A general view voiced by physicians in this study is that medication reviews are time consuming. Some mentioned that medication reviews are not given a high priority, as physicians have to maximize their time and therefore focus mostly on the acute medical problem. As one physician said, “You can't spend a whole day trying to figure out and read up on and find articles [about interactions] to help one patient.” (P6).
However, others stated that medication reviews not only “save them time” but when also done by a professional perceived to have “more knowledge of drugs”. This can be seen in the account from this physician: “It takes up a good-sized space and saves me a lot of time. Actually, that somebody who knows, and has experience, has gone through it in a structured way, gone through the medication lists.” (P4).
Another physician commented: “Then I think it has been very nice, because it has been a forum for discussion. Nobody has been pulling rank, instead it has been an opportunity to talk a little about the patient.” (P5).
Several of the physicians mentioned that medication review is an opportunity to learn more about drugs and medication treatment.
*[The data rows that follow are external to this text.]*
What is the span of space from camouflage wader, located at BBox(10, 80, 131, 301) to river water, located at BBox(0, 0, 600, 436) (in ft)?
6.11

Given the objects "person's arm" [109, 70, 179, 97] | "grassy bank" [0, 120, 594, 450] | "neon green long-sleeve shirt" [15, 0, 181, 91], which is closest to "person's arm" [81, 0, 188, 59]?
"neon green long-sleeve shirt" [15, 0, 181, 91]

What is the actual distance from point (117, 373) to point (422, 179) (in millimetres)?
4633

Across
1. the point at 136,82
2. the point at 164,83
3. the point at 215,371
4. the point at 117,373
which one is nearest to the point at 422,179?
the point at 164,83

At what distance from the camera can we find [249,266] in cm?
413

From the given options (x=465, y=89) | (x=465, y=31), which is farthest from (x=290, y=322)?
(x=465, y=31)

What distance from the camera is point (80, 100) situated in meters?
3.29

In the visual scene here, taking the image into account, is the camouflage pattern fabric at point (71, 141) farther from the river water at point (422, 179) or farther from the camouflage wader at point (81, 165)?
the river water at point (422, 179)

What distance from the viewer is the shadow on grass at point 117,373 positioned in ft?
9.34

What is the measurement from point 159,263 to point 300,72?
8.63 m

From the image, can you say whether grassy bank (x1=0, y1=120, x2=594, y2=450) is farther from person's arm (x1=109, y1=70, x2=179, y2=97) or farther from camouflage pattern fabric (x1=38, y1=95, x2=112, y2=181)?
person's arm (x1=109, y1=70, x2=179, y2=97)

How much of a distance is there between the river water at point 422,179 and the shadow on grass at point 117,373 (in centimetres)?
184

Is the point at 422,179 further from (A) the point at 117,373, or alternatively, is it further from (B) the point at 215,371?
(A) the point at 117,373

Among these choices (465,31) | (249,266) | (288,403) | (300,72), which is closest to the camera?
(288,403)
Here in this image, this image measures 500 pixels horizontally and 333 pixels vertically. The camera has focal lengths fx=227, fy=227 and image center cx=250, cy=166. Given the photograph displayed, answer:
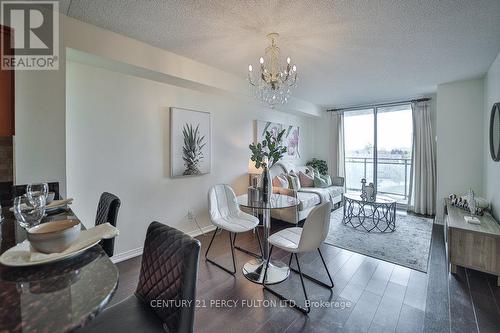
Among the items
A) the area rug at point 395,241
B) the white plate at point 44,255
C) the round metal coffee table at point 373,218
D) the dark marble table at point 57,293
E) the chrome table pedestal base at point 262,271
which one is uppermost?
the white plate at point 44,255

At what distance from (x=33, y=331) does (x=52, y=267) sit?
13.8 inches

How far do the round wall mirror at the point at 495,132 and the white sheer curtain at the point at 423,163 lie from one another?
1.65 m

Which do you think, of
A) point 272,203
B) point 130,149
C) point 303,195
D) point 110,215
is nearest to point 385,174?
point 303,195

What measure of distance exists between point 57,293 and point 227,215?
86.8 inches

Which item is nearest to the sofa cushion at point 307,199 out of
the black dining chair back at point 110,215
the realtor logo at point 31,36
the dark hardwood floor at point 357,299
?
the dark hardwood floor at point 357,299

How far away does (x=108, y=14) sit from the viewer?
1.95 metres

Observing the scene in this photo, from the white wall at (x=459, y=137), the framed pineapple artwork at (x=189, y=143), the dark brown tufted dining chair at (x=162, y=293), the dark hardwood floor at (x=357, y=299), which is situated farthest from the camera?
the white wall at (x=459, y=137)

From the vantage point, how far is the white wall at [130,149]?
237 cm

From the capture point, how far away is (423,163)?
4.55 metres

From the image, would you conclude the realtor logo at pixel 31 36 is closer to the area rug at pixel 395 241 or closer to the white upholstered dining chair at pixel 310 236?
the white upholstered dining chair at pixel 310 236

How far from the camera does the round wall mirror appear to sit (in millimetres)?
2678

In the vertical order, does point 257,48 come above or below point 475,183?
above

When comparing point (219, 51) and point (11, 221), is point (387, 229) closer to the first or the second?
point (219, 51)

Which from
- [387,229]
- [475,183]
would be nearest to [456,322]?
[387,229]
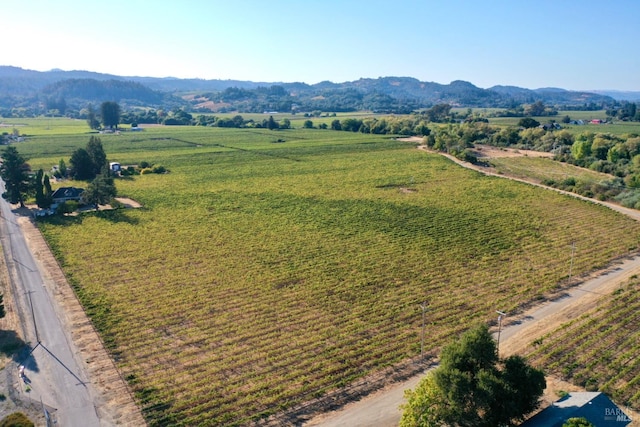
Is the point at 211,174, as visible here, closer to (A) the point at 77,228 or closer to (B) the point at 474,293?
(A) the point at 77,228

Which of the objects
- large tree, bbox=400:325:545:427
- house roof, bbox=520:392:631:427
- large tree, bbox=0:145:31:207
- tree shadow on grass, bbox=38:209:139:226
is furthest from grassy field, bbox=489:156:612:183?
large tree, bbox=0:145:31:207

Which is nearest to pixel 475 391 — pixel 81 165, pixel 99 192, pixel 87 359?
pixel 87 359

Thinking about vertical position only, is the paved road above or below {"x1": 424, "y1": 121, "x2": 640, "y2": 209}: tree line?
below

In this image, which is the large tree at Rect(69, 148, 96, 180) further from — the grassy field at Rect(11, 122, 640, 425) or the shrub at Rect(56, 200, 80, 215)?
the shrub at Rect(56, 200, 80, 215)

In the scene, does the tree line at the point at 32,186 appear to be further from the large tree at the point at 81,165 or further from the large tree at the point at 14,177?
the large tree at the point at 81,165

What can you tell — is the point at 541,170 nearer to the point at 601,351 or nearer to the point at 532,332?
the point at 532,332
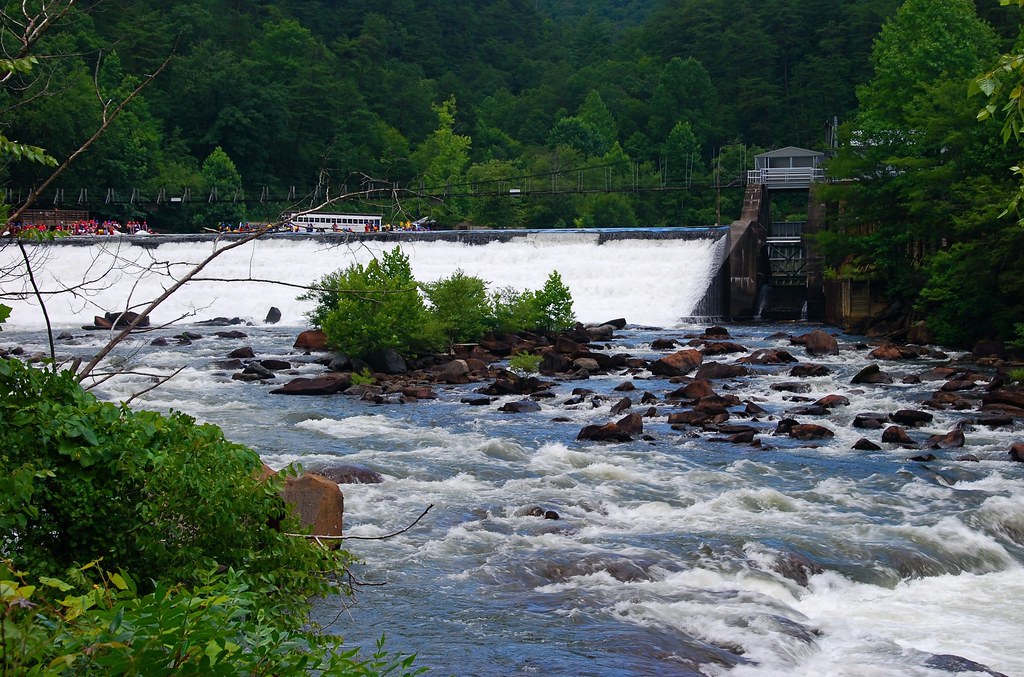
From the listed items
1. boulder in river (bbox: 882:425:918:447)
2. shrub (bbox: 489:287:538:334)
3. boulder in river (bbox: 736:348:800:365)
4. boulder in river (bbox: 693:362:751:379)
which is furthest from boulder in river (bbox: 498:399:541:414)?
shrub (bbox: 489:287:538:334)

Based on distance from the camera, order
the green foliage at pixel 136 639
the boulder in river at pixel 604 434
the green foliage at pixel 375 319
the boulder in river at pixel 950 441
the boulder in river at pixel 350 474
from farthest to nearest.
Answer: the green foliage at pixel 375 319 < the boulder in river at pixel 604 434 < the boulder in river at pixel 950 441 < the boulder in river at pixel 350 474 < the green foliage at pixel 136 639

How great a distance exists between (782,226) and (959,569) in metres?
39.6

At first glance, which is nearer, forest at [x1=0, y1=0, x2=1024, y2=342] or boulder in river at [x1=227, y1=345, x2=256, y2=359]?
boulder in river at [x1=227, y1=345, x2=256, y2=359]

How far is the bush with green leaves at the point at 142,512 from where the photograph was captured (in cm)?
509

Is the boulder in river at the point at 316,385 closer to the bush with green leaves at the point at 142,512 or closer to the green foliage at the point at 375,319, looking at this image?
the green foliage at the point at 375,319

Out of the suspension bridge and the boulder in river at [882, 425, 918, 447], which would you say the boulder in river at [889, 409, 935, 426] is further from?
the suspension bridge

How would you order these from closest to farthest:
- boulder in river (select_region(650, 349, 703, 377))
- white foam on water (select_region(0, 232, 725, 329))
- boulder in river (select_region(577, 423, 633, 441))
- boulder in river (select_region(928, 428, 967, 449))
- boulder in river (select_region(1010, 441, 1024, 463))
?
boulder in river (select_region(1010, 441, 1024, 463)), boulder in river (select_region(928, 428, 967, 449)), boulder in river (select_region(577, 423, 633, 441)), boulder in river (select_region(650, 349, 703, 377)), white foam on water (select_region(0, 232, 725, 329))

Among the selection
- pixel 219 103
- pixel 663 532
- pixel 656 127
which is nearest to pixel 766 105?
pixel 656 127

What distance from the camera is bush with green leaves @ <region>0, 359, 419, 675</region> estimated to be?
5.09m

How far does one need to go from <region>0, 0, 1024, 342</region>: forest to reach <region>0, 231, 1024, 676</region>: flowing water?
18066 mm

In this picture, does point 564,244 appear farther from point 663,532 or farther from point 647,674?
point 647,674

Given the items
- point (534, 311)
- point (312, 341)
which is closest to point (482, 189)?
point (534, 311)

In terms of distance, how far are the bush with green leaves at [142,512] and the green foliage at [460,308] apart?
19.2 meters

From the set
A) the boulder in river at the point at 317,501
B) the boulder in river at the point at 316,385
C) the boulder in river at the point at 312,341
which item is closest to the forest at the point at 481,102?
the boulder in river at the point at 312,341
Some of the participants commented that it has helped them become
“better physicians”.
“I believe that the work this pharmacist has done has been really good because it has become a revision and a learning process for us about, yes, interactions. It could be specific drugs, how they work together with other drugs or in combination with reduced renal function and things like that, and there is always a need to learn more about this.” (P2)
Following recommendations
Regarding the question of what kind of recommendations the pharmacist provides physicians with, the answers included: drug interactions, dose adjustments, side-effects, inappropriate drugs to certain patient groups (e.g. the elderly), drug changes, combinations of drugs, discontinuation of a drug, administration time, contra-indications, dose reduction and switching to drugs that are better suited based on the patient’s kidney and liver function. The recommendation that was most commonly mentioned was drug interactions. All physicians stated that the recommendations were clinically relevant, adequate and followed most of the time.
“Usually we say, ‘OK, good let’s do that’, and then we change according to [the pharmacist’s] recommendation. That is the most common, as [the pharmacist] has such sound advice. Sometimes there has been a discussion about a very important drug that has been prescribed and so on, and then we discuss whether there are other options to consider.” (P3)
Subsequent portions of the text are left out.